DIRITTO DELLE ACQUE - Provvedimenti amministrativi aventi ad oggetto solo indirettamente l’acqua - Giurisdizione del TAR - Fattispecie: autorizzazione all’esercizio di acquacoltura. L’impugnazione di provvedimenti amministrativi che solo indirettamente hanno a che fare con l’acqua, rientra pacificamente nella giurisdizione del giudice amministrativo (fattispecie relativa all’autorizzazione all’esercizio di acquacoltura, che soltanto si esercita in un bacino imbrifero e non ha, invece, ad oggetto l’acqua in sé). Pres. De Zotti, Est. Franco – A. s.r.l. (avv. Grimani) c. Comune di Carmignano di Brenta (avv. Testa). TAR VENETO, Sez. II - 12 gennaio 2010, n. 53

 

 

 

 

N. 00053/2010 REG.SEN.
N. 04034/1996 REG.RIC.

REPUBBLICA ITALIANA

IN NOME DEL POPOLO ITALIANO


I
ll Tribunale Amministrativo Regionale per il Veneto

(Sezione Seconda)


ha pronunciato la presente


SENTENZA


Sul ricorso numero di registro generale 4034 del 1996, proposto da:
Agroittica Veneta s.r.l., in persona del rappresentate legale in carica Giaretta Pio, rappresentata e difesa dall'avv. Pier Vettor Grimani, con domicilio eletto presso lo studio di questi, in Venezia, S. Croce, 466/G, come da procura a.l. a margine del ricorso,
contro
Comune di Carmignano di Brenta (PD) in persona del sindaco pro-tempore, rappresentato e difeso dall'avv. Mario Testa, con domicilio eletto presso l’avv. Franco Zambelli in Venezia-Mestre, via Cavallotti, 22 come da deliberazione di autorizzazione a resistere della G.M. n. 457 del 24.12.96 e procura a.l. a margine della memoria di costituzione,;
per l'annullamento
del provvedimento prot. n. 9116 dell’1.10.96, con il quale il sindaco di Carmignano di Brenta ha inflitto la sanzione pecuniaria di £. 469.349.100 ai sensi dell’art. 15 della legge 29.06.39 n. 1497.

Visto il ricorso, notificato il 28.11.96, e depositato preso la segreteria del TAR entro il termine di legge, con i relativi allegati;
Visto l'atto di costituzione in giudizio di Comune di Carmignano di Brenta, depositato il 19.06.97;
Viste le memorie prodotte dalle parti a sostegno delle rispettive difese;
Visti gli atti tutti della causa;
Relatore nell'udienza pubblica del giorno 18 dicembre 2009 il dott. Italo Franco e uditi per le parti i difensori come specificato nel verbale;
Ritenuto in fatto e considerato in diritto quanto segue:


FATTO


La richiesta (del 20.02.90) di Agroittica s.r.l. di autorizzazione per la sistemazione ambientale di un’area in comune di Carmignano di Brenta – bacino boschi di Camazzola, al fine di esercitarvi l’acquacoltura, ai sensi dell’art. 7 della l. 29.06.39 n. 1497, dopo l’ottenimento dell’autorizzazione da parte del Magistrato alle acque (con atto del 4.05.90), veniva accolta, limitatamente a un primo stralcio, su conforme parere della commissione consultiva ambientale. Non veniva, invece dato favorevole riscontro all’istanza di autorizzazione relativa ad altri stralci, nonostante –si dice- la produzione di cospicua documentazione attestante l’opportunità dell’intervento. Dopo la notifica di una diffida, l’autorizzazione veniva negata, con provvedimento del 26.01.95 su conforme parere della commissione menzionata, per rischio di grave danno all’ambiente, per la modifica della falda freatica e del regime idraulico dell’area di intervento. Tale diniego veniva annullato con sentenza di questo TAR n. 1628/96.

----------------

Ricopia dalla sentenza il tratto che va da "DIRITTO DELLE ACQUE" fino a "N. 04034/1996 REG.RIC.".

Blocco di dati:
----------------

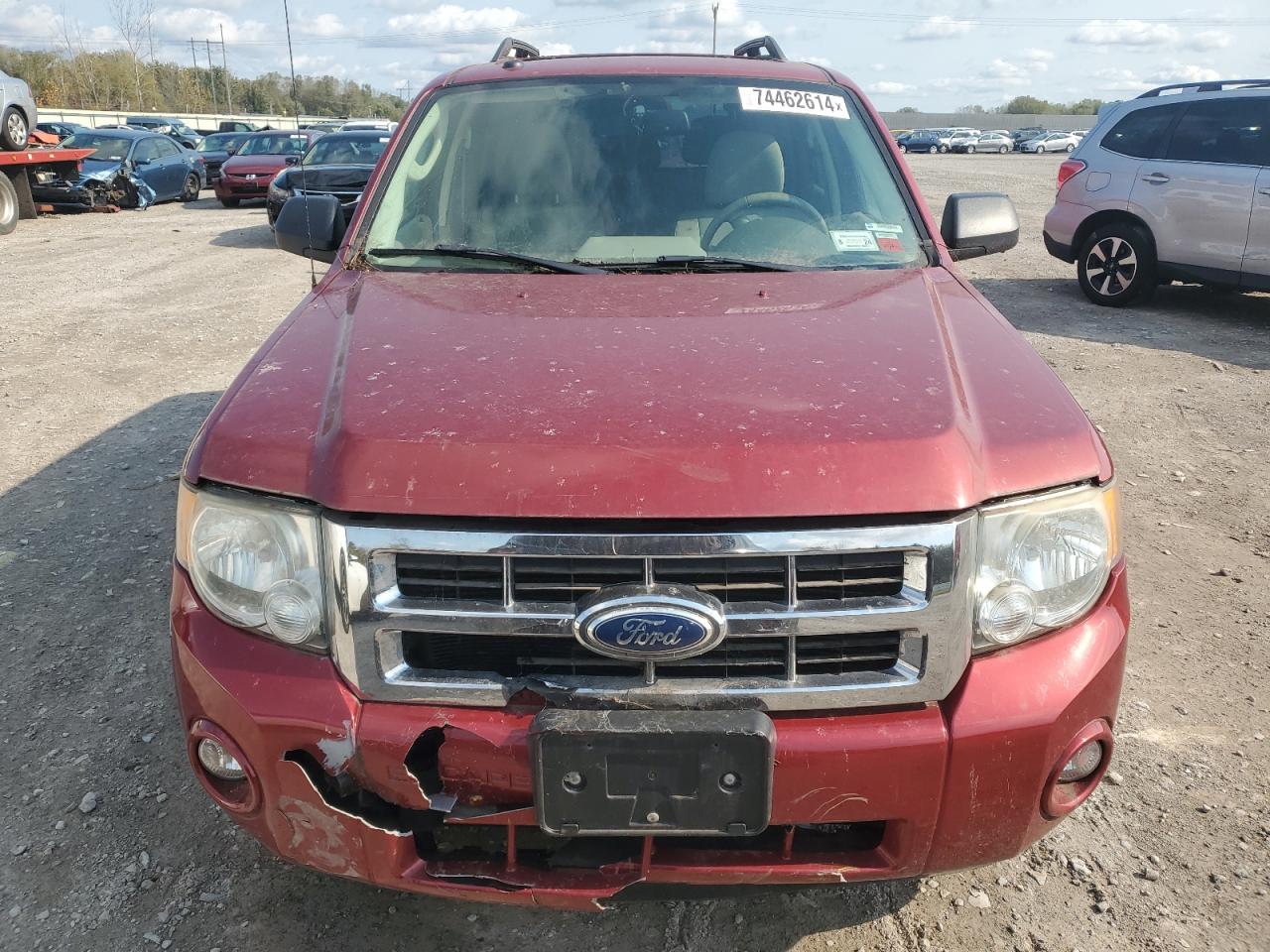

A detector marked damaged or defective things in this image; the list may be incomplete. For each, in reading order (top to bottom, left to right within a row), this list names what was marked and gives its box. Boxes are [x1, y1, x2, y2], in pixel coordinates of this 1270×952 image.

damaged blue car [31, 128, 204, 207]
damaged front bumper [169, 565, 1132, 908]
cracked bumper [171, 565, 1132, 908]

----------------

Risultato:
DIRITTO DELLE ACQUE - Provvedimenti amministrativi aventi ad oggetto solo indirettamente l’acqua - Giurisdizione del TAR - Fattispecie: autorizzazione all’esercizio di acquacoltura. L’impugnazione di provvedimenti amministrativi che solo indirettamente hanno a che fare con l’acqua, rientra pacificamente nella giurisdizione del giudice amministrativo (fattispecie relativa all’autorizzazione all’esercizio di acquacoltura, che soltanto si esercita in un bacino imbrifero e non ha, invece, ad oggetto l’acqua in sé). Pres. De Zotti, Est. Franco – A. s.r.l. (avv. Grimani) c. Comune di Carmignano di Brenta (avv. Testa). TAR VENETO, Sez. II - 12 gennaio 2010, n. 53

 

 

 

 

N. 00053/2010 REG.SEN.
N. 04034/1996 REG.RIC.